*BRIEF 1*
In the Canucks trade article, who is named as the team's GM?
*BRIEF 2*
Write out the passage of the Canucks trade article from "Off the ice, however, things" up to and including "will be that.".
*BRIEF 3*
Resume the Canucks trade article after its final sentence.

The Vancouver Canucks are coming up on a full week off, and won’t hit the ice for any game action between February 2nd and February 8th.
Off the ice, however, things continue to heat up. Regardless of where the team sits in the standings, all indications are that GM Patrik Allvin and his front office Chipnucks are going to spend the period between now and the 2022 Trade Deadline selling off as many assets as possible. The sale, it seems, is on.
Jaroslav Halak, Tanner Pearson, Tyler Motte, and others are all clearly on the block. Figuring out returns for that set of players, however, is relatively simple. They’ll be exchanged for the maximum package of future pieces available — probably in the form of draft picks — and that will be that.
The potential selling off of JT Miller, however, should prove to be significantly more complicated.
Sources around the league are now saying that the Canucks have a very specific, three-piece asking price if they’re to move Miller between now and the Trade Deadline. Most have pegged that asking price at “a prospect, a pick, and a player,” but we can probably narrow that down even further to “a near-NHL-ready bluechip prospect, a first round pick, and a young roster player in a position of need.”

*GIVEN RECORDS*
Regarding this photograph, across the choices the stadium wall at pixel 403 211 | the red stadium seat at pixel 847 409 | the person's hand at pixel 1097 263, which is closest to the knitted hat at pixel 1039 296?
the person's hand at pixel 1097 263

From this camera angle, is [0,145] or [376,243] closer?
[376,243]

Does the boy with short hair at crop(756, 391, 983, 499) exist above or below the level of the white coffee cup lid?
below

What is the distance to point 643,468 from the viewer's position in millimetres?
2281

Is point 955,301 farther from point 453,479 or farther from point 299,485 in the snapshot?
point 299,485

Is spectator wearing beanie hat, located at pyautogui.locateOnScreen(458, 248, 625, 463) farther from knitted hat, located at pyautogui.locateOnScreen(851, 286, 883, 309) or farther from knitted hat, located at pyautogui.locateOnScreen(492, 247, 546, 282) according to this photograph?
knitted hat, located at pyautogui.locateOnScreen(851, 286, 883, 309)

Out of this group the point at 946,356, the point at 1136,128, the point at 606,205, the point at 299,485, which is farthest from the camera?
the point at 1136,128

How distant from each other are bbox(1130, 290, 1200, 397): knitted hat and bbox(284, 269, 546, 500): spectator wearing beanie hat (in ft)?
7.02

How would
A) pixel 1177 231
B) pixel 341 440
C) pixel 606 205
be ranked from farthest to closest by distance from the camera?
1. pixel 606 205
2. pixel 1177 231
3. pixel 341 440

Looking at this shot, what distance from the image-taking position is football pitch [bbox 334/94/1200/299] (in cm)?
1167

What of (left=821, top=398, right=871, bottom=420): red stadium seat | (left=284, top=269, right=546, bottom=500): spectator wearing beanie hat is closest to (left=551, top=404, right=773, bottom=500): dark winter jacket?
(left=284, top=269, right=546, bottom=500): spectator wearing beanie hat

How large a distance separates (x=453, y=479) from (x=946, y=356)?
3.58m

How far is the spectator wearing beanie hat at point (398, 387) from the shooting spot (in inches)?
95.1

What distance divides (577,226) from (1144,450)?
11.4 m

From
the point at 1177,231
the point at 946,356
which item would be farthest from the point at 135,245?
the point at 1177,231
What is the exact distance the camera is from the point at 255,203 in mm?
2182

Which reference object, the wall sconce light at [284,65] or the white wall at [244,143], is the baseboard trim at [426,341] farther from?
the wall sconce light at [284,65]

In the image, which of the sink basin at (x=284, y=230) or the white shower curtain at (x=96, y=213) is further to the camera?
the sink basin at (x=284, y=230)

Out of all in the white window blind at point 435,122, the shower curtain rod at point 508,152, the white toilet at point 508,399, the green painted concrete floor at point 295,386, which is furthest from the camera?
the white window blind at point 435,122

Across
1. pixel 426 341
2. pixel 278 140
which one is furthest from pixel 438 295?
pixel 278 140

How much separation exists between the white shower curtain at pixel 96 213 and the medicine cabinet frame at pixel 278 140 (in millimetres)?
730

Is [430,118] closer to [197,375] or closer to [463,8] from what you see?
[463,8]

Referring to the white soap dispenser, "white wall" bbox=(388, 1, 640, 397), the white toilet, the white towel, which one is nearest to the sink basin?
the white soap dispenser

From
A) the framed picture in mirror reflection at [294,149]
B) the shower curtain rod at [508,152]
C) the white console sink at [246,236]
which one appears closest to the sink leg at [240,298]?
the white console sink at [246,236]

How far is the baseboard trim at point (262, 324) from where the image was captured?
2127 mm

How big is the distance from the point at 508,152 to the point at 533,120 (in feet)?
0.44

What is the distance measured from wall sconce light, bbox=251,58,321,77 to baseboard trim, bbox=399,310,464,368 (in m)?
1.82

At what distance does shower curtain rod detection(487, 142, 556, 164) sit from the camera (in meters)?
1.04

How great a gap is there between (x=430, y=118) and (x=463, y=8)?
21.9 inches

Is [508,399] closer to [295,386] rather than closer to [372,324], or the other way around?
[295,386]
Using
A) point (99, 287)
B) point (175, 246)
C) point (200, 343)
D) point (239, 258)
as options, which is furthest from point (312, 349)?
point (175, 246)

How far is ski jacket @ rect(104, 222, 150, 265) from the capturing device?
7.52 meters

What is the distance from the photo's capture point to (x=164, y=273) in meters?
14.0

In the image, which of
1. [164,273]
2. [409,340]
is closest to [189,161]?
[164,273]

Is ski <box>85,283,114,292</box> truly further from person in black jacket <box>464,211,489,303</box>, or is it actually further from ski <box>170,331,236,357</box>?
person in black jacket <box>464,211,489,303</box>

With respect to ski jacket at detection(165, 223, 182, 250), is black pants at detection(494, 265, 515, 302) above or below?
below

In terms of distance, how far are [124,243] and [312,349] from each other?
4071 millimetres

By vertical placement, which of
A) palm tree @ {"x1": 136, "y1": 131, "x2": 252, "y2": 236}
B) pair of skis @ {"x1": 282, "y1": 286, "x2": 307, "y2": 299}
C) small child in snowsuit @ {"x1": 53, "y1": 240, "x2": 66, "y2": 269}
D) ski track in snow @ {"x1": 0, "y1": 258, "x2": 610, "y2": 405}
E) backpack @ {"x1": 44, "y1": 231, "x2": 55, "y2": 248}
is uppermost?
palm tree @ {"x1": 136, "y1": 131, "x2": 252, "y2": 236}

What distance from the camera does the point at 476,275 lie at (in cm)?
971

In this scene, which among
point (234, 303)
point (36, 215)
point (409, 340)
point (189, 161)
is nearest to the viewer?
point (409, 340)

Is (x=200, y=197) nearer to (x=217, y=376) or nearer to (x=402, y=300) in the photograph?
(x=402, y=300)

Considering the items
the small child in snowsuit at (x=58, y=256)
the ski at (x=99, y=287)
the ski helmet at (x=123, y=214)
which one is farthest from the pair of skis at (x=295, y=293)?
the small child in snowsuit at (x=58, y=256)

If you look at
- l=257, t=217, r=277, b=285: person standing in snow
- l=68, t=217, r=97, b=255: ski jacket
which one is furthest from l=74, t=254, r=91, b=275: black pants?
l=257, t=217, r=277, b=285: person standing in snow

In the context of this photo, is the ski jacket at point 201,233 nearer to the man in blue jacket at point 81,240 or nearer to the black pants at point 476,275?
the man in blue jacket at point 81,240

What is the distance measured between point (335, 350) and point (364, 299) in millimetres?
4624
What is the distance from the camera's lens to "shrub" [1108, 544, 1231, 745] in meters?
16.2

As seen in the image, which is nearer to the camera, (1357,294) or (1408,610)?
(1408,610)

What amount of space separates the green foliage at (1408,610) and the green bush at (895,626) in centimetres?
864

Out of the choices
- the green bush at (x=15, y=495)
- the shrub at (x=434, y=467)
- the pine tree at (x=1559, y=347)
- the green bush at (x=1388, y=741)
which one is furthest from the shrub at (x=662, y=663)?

*OUTPUT 1*
Patrik Allvin

*OUTPUT 2*
Off the ice, however, things continue to heat up. Regardless of where the team sits in the standings, all indications are that GM Patrik Allvin and his front office Chipnucks are going to spend the period between now and the 2022 Trade Deadline selling off as many assets as possible. The sale, it seems, is on.
Jaroslav Halak, Tanner Pearson, Tyler Motte, and others are all clearly on the block. Figuring out returns for that set of players, however, is relatively simple. They’ll be exchanged for the maximum package of future pieces available — probably in the form of draft picks — and that will be that.

*OUTPUT 3*
That makes for a hefty return, but it’s thankfully still open-ended enough to attract plenty of suitors.
We know, we know. Some of you are sick of the Miller trade talk. But with no action on the ice to speak of for the next week, we have no choice but to track this seemingly-inevitable franchise-altering transaction until it happens.
And when it happens, these are the sorts of packages that we could see headed back to Vancouver in the exchange.
Ian Moore, 1st, Maxime Comtois
The Ducks are an odd team to be in the potential mix for Miller. They weren’t supposed to compete much at all this season, and yet here they are, one point away from first in the Pacific Division more than halfway through the year.
That said, Anaheim is between phases, and that doesn’t leave them in a good place to offer up much for Miller. Any of their truly top-tier young talent — including Trevor Zegras, Troy Terry, and Jamie Drysdale — are firmly untouchable. That leaves them with a solid but unspectacular RHD prospect in Moore, the talented-but-inconsistent Comtois, and a first rounder that could fall anywhere between the low-teens and early-20s.
All in all, a rather uninspiring package.
Fabian Lysell, 1st, Jake DeBrusk
As we discussed earlier in the week
, this becomes a very different negotiation if the Bruins are willing to part with Brandon Carlo. But they almost certainly aren’t and, in fact, the only youngish roster player we can realistically see them moving is DeBrusk — a player who the Canucks have little use for this year and cannot afford to keep next year. A recent, bluechip first round pick in Lysell and a late first round pick are more attractive than DeBrusk, but not enough so to move the needle much on this offer.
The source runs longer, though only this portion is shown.